==== Given data ====

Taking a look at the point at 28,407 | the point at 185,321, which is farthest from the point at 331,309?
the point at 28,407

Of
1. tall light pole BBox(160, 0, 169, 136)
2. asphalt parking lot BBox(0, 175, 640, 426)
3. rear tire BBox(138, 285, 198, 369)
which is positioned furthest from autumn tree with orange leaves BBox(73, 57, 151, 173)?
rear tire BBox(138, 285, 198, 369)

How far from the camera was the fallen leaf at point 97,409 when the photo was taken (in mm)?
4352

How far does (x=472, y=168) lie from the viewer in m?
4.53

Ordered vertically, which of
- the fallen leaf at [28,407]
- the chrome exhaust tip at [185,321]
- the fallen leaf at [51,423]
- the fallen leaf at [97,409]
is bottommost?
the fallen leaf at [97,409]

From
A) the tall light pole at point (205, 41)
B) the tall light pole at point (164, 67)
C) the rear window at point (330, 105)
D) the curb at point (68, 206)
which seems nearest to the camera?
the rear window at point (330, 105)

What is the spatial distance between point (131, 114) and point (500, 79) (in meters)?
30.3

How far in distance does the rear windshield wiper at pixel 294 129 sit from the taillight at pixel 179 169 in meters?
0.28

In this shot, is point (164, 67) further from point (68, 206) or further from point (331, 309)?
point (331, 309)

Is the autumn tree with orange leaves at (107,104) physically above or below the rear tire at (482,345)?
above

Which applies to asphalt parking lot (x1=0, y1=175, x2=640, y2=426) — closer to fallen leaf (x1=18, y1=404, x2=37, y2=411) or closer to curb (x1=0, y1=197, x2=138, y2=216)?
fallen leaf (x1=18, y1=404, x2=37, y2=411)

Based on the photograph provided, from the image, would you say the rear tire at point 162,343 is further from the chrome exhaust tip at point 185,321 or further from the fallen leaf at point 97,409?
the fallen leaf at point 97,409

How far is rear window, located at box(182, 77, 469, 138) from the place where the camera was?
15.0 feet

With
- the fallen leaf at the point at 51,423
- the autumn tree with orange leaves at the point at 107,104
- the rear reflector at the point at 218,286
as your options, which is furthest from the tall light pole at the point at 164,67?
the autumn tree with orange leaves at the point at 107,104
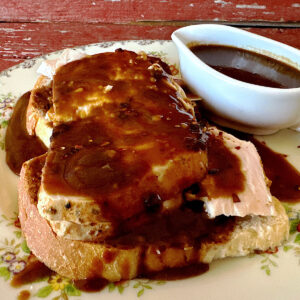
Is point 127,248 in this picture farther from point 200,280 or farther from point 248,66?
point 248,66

====
==== Given data ====

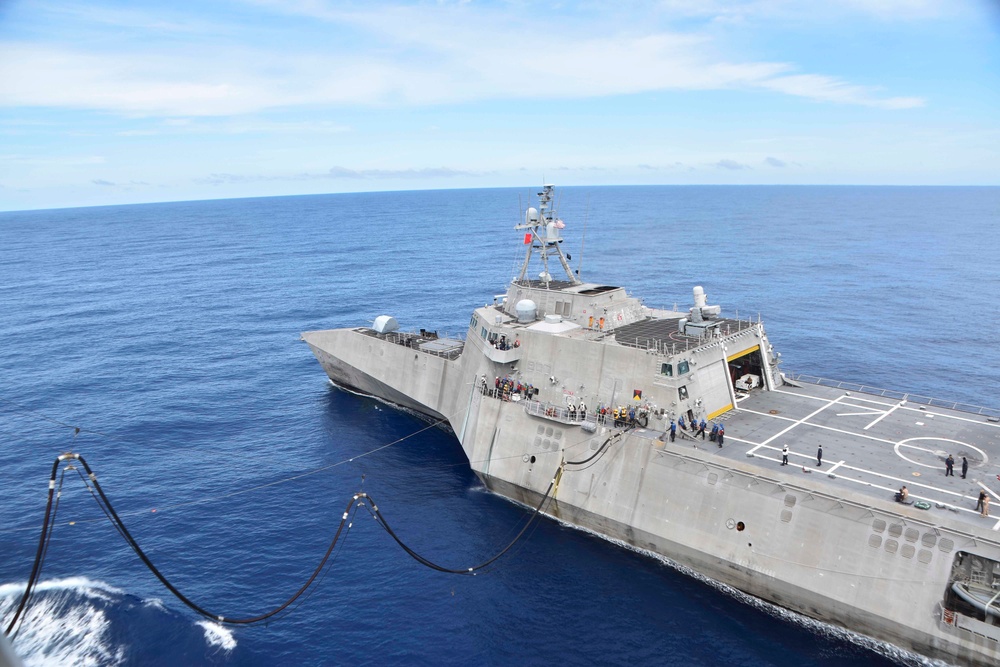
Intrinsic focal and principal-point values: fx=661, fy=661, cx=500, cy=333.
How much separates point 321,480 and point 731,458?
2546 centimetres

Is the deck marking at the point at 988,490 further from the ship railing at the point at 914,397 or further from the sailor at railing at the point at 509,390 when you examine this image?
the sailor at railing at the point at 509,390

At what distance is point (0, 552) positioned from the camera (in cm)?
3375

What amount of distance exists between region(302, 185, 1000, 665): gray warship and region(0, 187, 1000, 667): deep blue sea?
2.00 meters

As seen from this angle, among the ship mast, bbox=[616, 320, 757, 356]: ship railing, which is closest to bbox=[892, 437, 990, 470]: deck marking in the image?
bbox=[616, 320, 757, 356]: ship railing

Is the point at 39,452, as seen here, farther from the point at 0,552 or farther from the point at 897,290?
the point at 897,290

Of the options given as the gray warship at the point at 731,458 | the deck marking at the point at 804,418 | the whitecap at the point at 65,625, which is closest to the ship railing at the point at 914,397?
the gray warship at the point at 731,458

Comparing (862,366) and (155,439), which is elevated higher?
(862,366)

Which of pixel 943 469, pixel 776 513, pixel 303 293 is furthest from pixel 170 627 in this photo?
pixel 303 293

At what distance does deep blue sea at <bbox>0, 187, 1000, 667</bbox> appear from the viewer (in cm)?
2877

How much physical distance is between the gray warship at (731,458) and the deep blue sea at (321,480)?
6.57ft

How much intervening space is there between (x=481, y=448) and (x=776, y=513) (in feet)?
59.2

====
==== Given data ====

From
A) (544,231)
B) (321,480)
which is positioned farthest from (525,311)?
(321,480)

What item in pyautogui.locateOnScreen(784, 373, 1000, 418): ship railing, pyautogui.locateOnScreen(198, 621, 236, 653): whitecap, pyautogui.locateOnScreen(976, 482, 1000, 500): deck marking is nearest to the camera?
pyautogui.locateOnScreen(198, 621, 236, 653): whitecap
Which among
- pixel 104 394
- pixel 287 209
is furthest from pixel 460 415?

====

Problem requirements — Output everything in the material from the line that contains "What amount of" down to the line that contains "2.00 meters", both included, copied exactly.

Expected answer —
What amount of distance exists between region(302, 185, 1000, 665): gray warship and region(0, 187, 1000, 667): deep blue sea?
2.00 meters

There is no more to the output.